NEW YORK — The stands at Citi Field were filled with Michael Conforto jerseys, in keeping with the New York Mets’ custom of giving away free T-shirts at Friday night games.
But by the end of the night, a disheartening 7-4 loss to the Chicago Cubs that dropped the Mets below .500 — 27-28 — for the first time all season.
Most of the remaining fans in Conforto jerseys were cheering for the visiting team, including a bunch of young men who were high-fiving one another after Kyle Schwarber’s eighth-inning home run opened up a 6-2 Cubs lead.
And a few minutes later, Conforto, the man of honor, was being lectured by his manager, first privately and then publicly, for missing a cutoff man in the seventh inning, a mistake that led to two runs.
“We’re not playing the game the right way,” a visibly angry manager Mickey Callaway told reporters after delivering a tongue-lashing to his team behind closed doors. “We just had something I said we weren’t going to do.”
Callaway was referring to a team meeting. In the past, he maintained such meetings were useless. But on this night — when the Mets got a fine pitching start from Zack Wheeler, who allowed two runs in six innings, and yet another home run from Brandon Nimmo, his fifth in his last 40 at-bats, only to see the bullpen blow its sixth game of the last eight — Callaway decided to suspend his own rule.
“So far, as a manager, Mickey hasn’t been a guy to get too riled up,” Jay Bruce said. “But tonight, he came in and talked to us. He talked with a purpose, for sure. And we definitely understand where he’s coming from.”
As if the gut-punch loss were not enough, the Mets also lost Bruce, who left the game in the fifth inning with lower back spasms.
Although both Callaway and Bruce were hopeful he would play on Saturday, it was just one more blow for a team already short on outfielders, with Yoenis Cespedes and Juan Lagares on the disabled list.
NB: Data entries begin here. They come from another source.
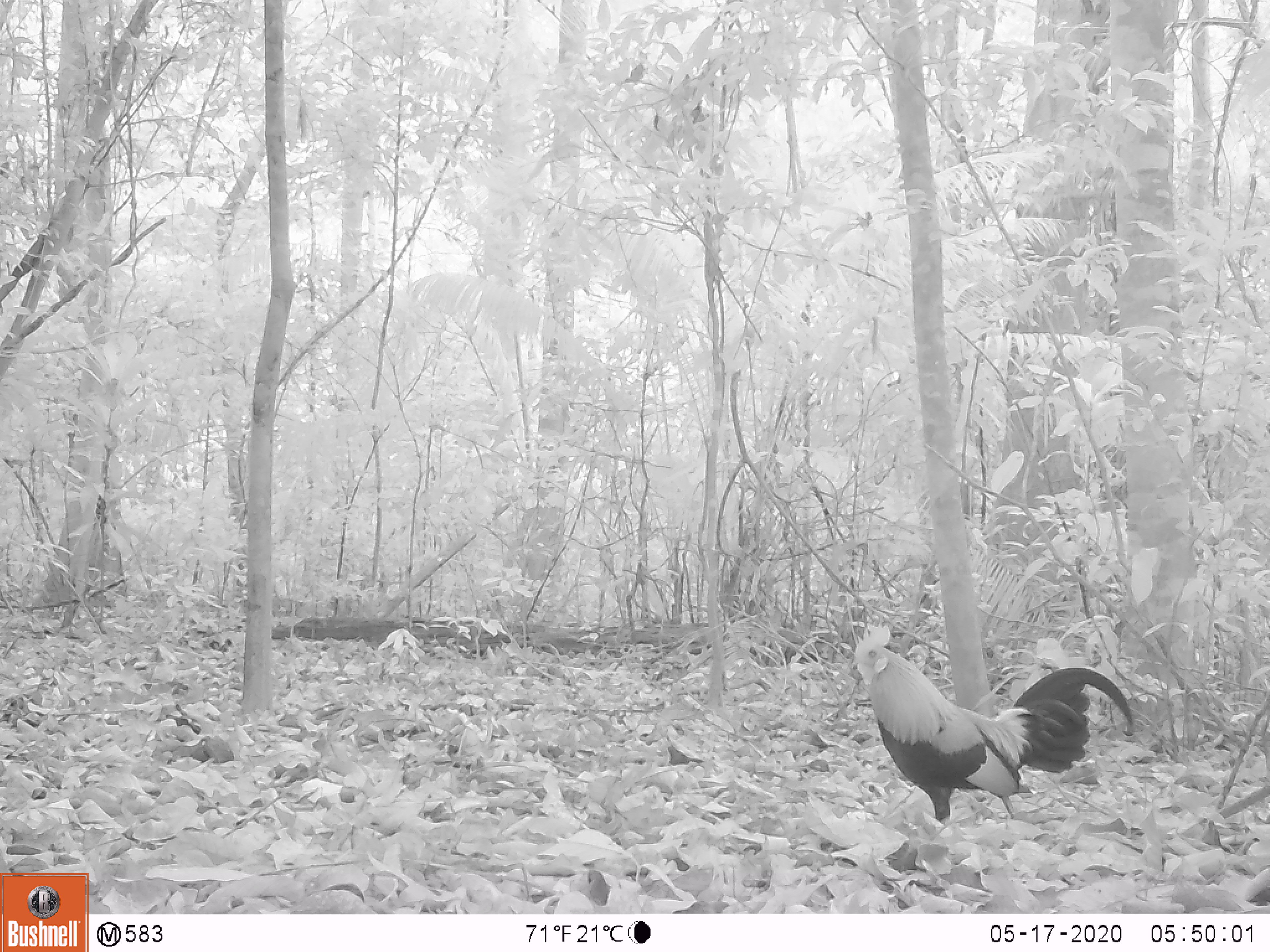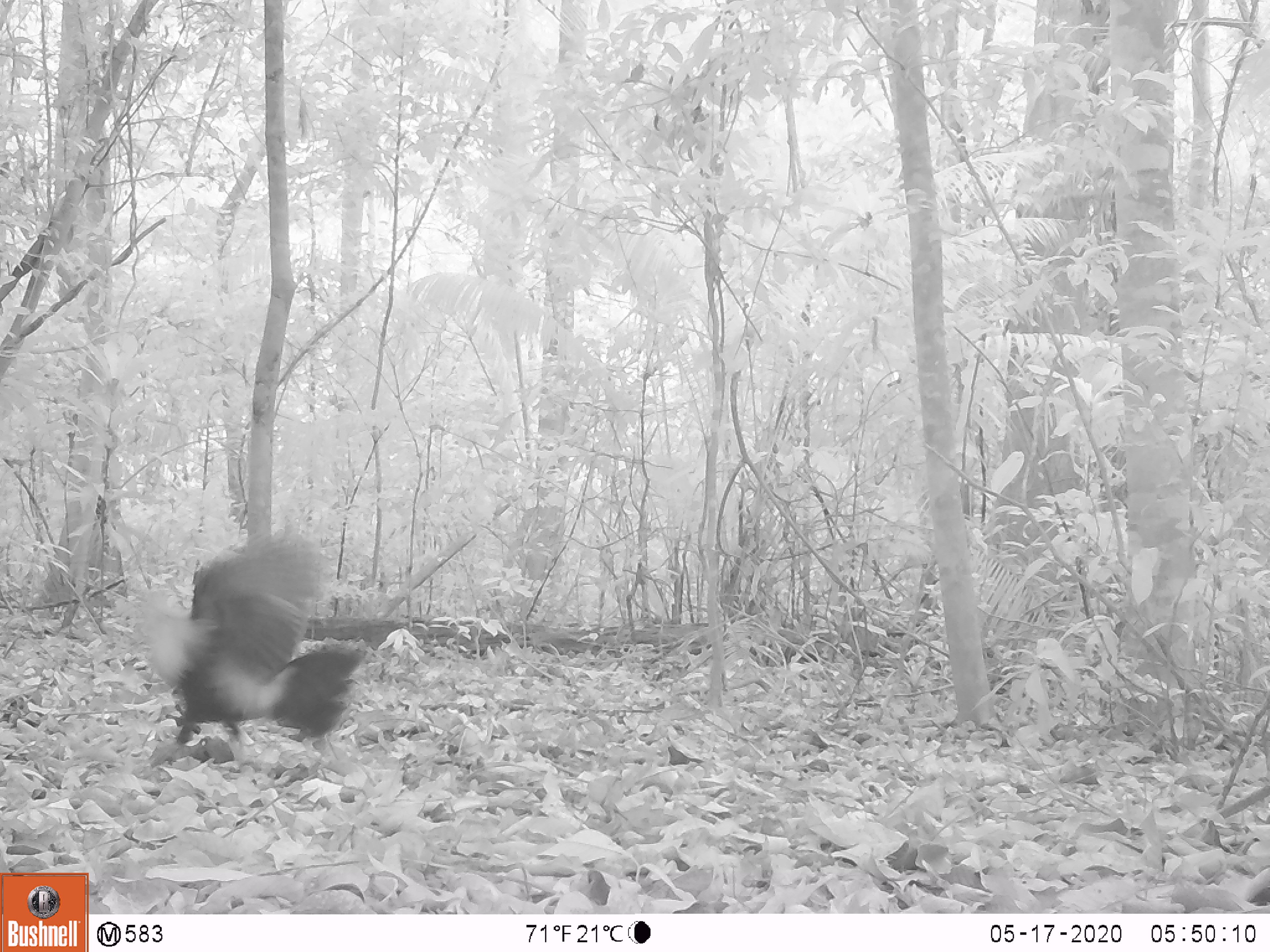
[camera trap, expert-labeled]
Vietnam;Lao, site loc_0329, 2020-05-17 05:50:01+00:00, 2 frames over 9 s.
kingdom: Animalia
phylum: Chordata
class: Aves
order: Galliformes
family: Phasianidae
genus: Gallus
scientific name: Gallus gallus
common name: red junglefowl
Red junglefowl (Gallus gallus). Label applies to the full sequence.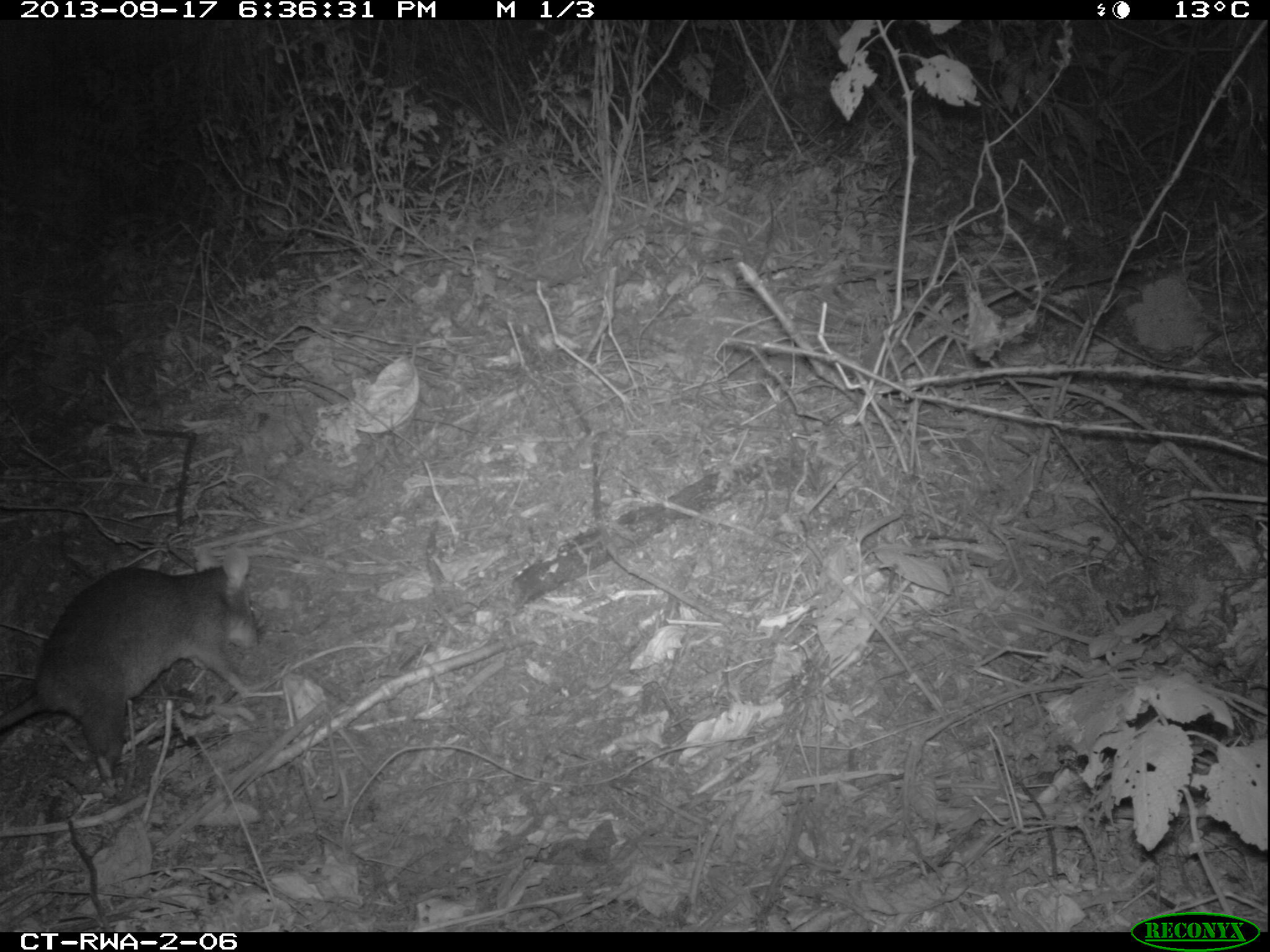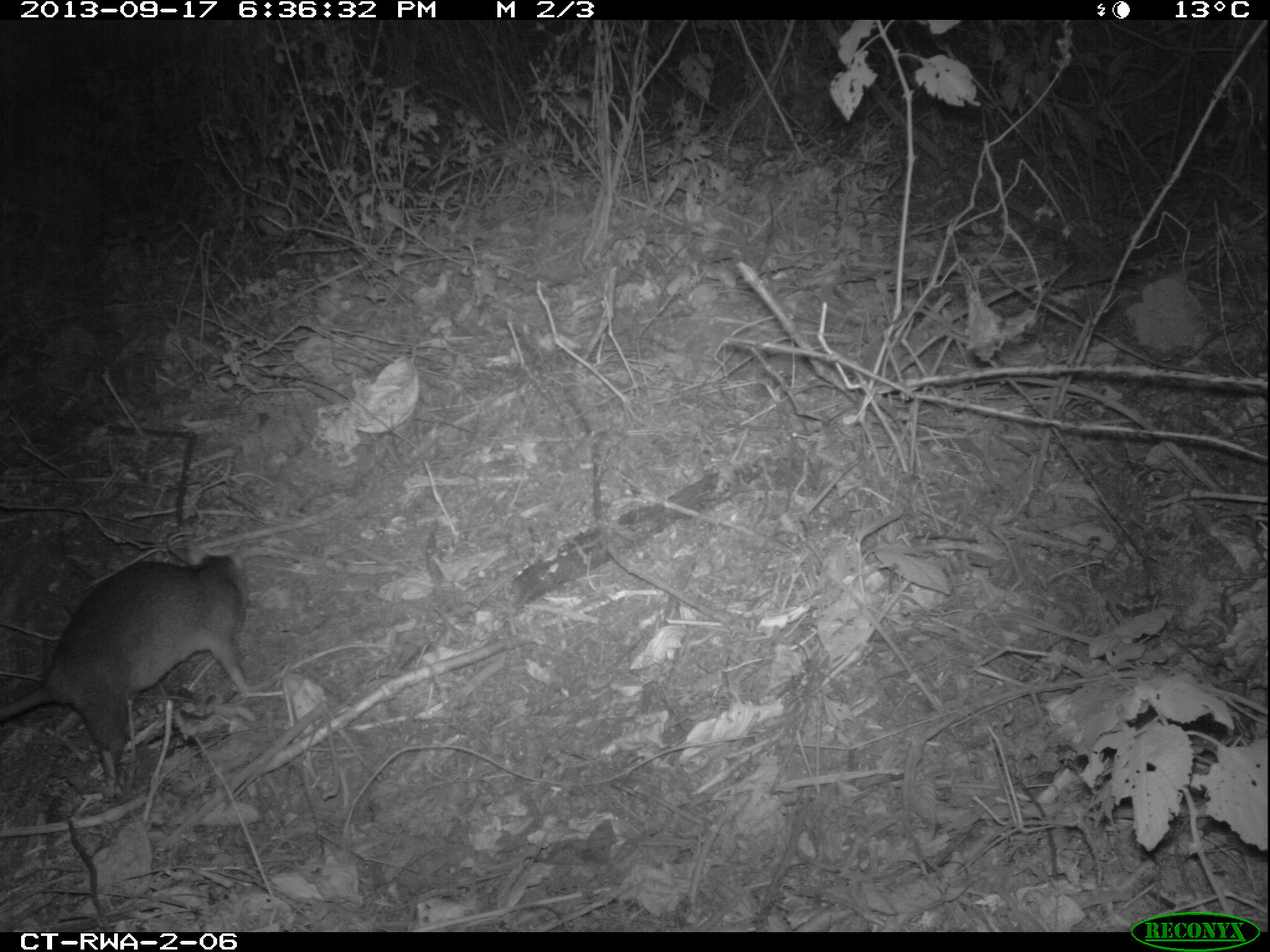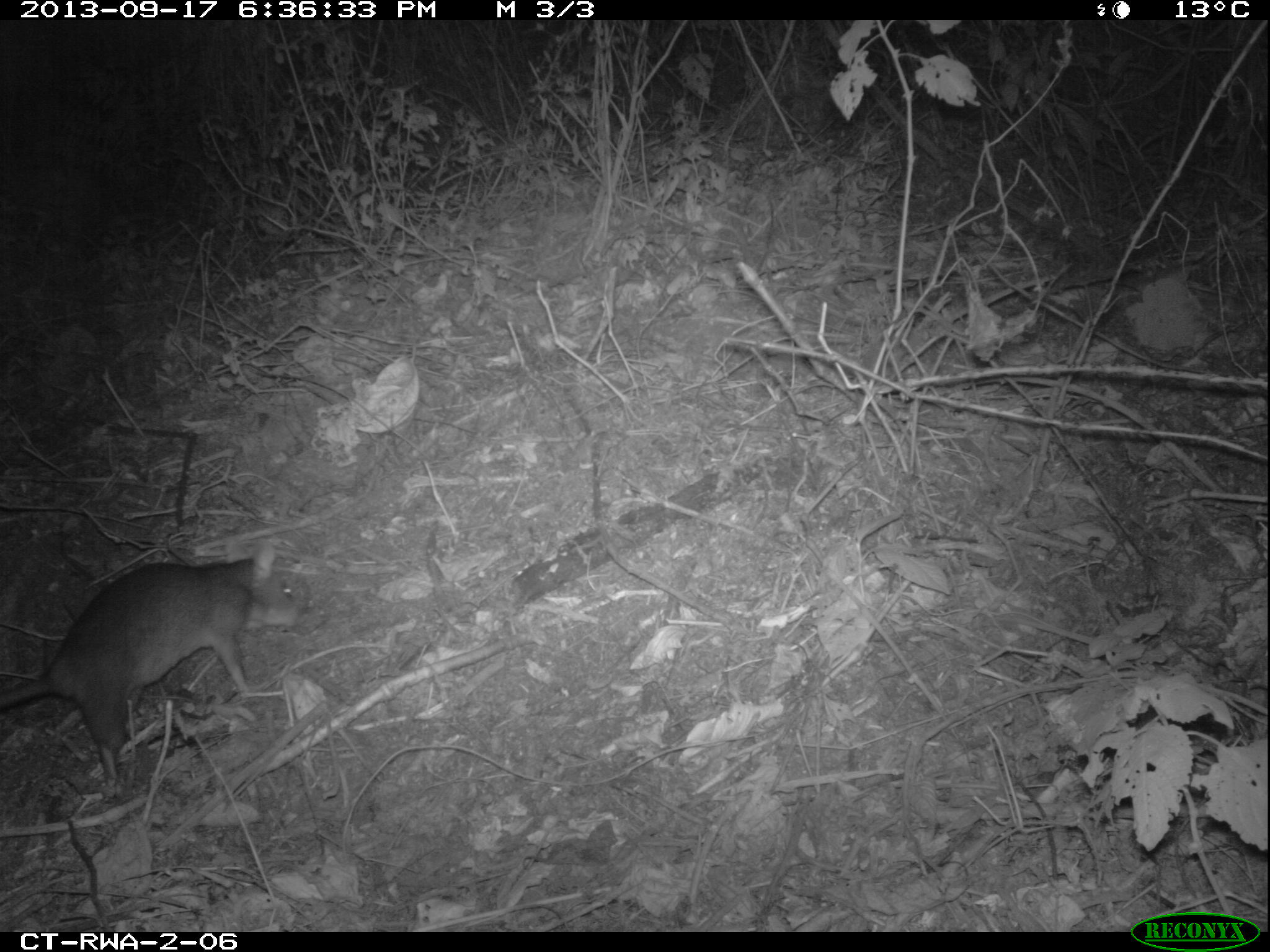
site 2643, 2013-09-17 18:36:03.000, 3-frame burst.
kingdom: Animalia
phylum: Chordata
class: Mammalia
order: Rodentia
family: Nesomyidae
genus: Cricetomys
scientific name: Cricetomys gambianus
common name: african giant pouched rat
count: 1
But what seemed to trouble Callaway the most was the poor fundamental play of his team and the growing unreliability of his bullpen. At least a half-dozen times in the postgame news conference, he used the phrase “not playing the game the right way,” and he was not at all reluctant to single out Conforto’s poor throw from center field in the seventh inning.
It occurred on a sacrifice fly to shallow center by Schwarber, who entered the game in a sixth-inning double switch. Conforto fired the ball well over the head of catcher Devin Mesoraco, allowing Tommy La Stella, who had preceded Schwarber with a pinch-hit single, to take second base.
La Stella scored easily on Ben Zobrist’s double to tie the game, and Zobrist scored two batters later on a Kris Bryant single that gave the Cubs a lead they never relinquished.
“We can’t miss cutoff men,” Callaway said, adding: “We could have kept the double play alive. Instead, we airmailed it to home, and that’s tough.”
Callaway was less critical of Paul Sewald, who became the latest Mets reliever to blow a game. Over their previous seven games, beginning with a 17-6 blowout loss to the Brewers in Milwaukee last Saturday, Mets relievers had allowed 33 of the 47 runs scored against the team, and a reliever had taken the loss in all five of the defeats.
“I think some of the guys are feeling that pressure,” Callaway said. “I’m sure when Paul Sewald came in he felt like, ‘I can’t blow it.’ That’s why it’s so important to play the game right.”
Sewald was charged with four runs in 1 2/3 innings. “It’s frustrating when you have to tell the starting pitcher ‘sorry’ over and over again,” he said.
Jeurys Familia allowed the Cubs’ final run in the ninth.
“It’s a tough loss because you’re in it, you feel really good about it, and all of a sudden you feel really bad. And it happens really fast,” Callaway said. “We’re in the games, it’s not like we’re getting our butts kicked every night. But the end result is a butt-kicking.”